▶ _Exercise description_
Word for word, restate the lines that run from the line containing "scientific name: Equus quagga" to the last line of the records below.

Entries taken from a collection
=-=-=-=-=
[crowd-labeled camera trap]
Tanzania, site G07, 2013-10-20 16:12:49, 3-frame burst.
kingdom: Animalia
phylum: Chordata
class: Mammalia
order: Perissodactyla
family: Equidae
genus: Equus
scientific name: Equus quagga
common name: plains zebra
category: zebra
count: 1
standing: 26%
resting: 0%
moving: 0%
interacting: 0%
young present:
=-=-=-=-=
▶ _Solution for this task_
scientific name: Equus quagga
common name: plains zebra
category: zebra
count: 1
standing: 26%
resting: 0%
moving: 0%
interacting: 0%
young present:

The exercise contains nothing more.